Le président de la Chambre, Nabih Berry, à Aïn el-Tiné, le 5 mars 2024. Photo Mohammad Yassine/L'Orient-Le Jour
Le président du Parlement libanais Nabih Berry a affirmé jeudi que le report des élections municipales, dont les dates ont été fixées en mai, était « hors de question ». Ce scrutin a été reporté d'année en année depuis 2022 par le Parlement en raison de la crise socio-économique, et en 2024 à cause de la guerre au Liban-Sud.
« Le report des municipales est hors de question et n'a aucune raison d'être », a affirmé M. Berry dans un entretien accordé à al-Joumhouria. « Nous insistons sur la tenue des élections à travers le Liban, en particulier dans les municipalités des régions du Sud qui ont été détruites par l'agression israélienne », a souligné le chef du Législatif.
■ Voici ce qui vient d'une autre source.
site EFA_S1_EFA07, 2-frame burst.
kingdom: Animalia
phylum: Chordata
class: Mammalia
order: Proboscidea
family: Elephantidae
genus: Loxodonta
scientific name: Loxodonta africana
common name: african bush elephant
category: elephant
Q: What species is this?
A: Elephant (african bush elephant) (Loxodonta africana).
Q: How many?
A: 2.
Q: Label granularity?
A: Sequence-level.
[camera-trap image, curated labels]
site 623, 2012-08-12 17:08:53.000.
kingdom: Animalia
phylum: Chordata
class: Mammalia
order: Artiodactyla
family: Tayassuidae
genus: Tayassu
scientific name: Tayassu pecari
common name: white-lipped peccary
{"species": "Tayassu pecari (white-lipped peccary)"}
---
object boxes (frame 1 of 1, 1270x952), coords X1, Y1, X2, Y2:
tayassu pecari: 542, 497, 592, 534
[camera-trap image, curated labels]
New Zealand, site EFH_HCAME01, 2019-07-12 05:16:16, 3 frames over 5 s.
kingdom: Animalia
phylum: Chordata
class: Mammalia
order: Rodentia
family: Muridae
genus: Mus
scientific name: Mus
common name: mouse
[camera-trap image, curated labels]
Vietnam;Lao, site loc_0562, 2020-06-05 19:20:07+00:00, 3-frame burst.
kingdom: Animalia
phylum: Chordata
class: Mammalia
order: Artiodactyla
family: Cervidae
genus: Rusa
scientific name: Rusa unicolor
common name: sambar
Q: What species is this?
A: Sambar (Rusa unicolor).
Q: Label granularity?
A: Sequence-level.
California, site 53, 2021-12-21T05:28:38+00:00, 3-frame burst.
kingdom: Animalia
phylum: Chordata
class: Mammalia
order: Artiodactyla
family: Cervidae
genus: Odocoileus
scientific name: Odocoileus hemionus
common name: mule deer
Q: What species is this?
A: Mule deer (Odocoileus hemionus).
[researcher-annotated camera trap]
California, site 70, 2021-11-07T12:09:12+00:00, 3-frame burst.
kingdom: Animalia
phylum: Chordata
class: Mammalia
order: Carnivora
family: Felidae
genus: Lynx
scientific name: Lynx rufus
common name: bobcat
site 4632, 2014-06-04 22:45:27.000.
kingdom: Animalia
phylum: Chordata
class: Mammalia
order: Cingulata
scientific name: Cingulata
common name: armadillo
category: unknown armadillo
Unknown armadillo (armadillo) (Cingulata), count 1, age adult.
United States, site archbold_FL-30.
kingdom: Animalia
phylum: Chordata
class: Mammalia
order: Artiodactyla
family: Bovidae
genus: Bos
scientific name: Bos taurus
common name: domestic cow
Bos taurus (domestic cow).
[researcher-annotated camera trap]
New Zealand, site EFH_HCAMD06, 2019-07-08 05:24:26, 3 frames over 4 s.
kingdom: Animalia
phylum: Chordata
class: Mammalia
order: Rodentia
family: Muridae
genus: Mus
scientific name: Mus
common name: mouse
Et de poursuivre : « S'il est possible d'y installer des bureaux de vote, qu'il en soit ainsi, et si ce n'est pas possible, nous installerons les bureaux de vote dans d'autres endroits, dans un bâtiment situé dans un village voisin, dans un appartement ou une chambre... Nous voterons même si c'est dans la poussière ».
Le ministre de l’Intérieur et des Municipalités, Ahmed Hajjar, a convoqué mercredi le collège électoral du Mont-Liban pour les élections municipales et celles des moukhtars qui se tiendront le 4 mai prochain. Il a également signé les décisions visant à élire les membres des conseils municipaux et des conseils des moukhtars, et à répartir les bureaux de vote. Il s’agit du premier round d’un scrutin réparti sur les quatre dimanches du mois de mai 2025, reporté à trois reprises, en 2022, 2023 et 2024. Le dimanche 11 mai, le scrutin se déroulera dans les mohafazats du Liban-Nord et du Akkar. Le dimanche 18 mai, à Beyrouth et dans la Békaa. Enfin, le 25 mai, le vote concernera les mohafazats du Liban-Sud.
La convocation du collège électoral du Mont-Liban suit de près le dépôt par deux députés issus de la contestation populaire, Marc Daou et Waddah Sadek, d’une proposition de loi visant à reporter techniquement le scrutin de quelques mois, le temps de faire adopter quelques réformes à la loi électorale.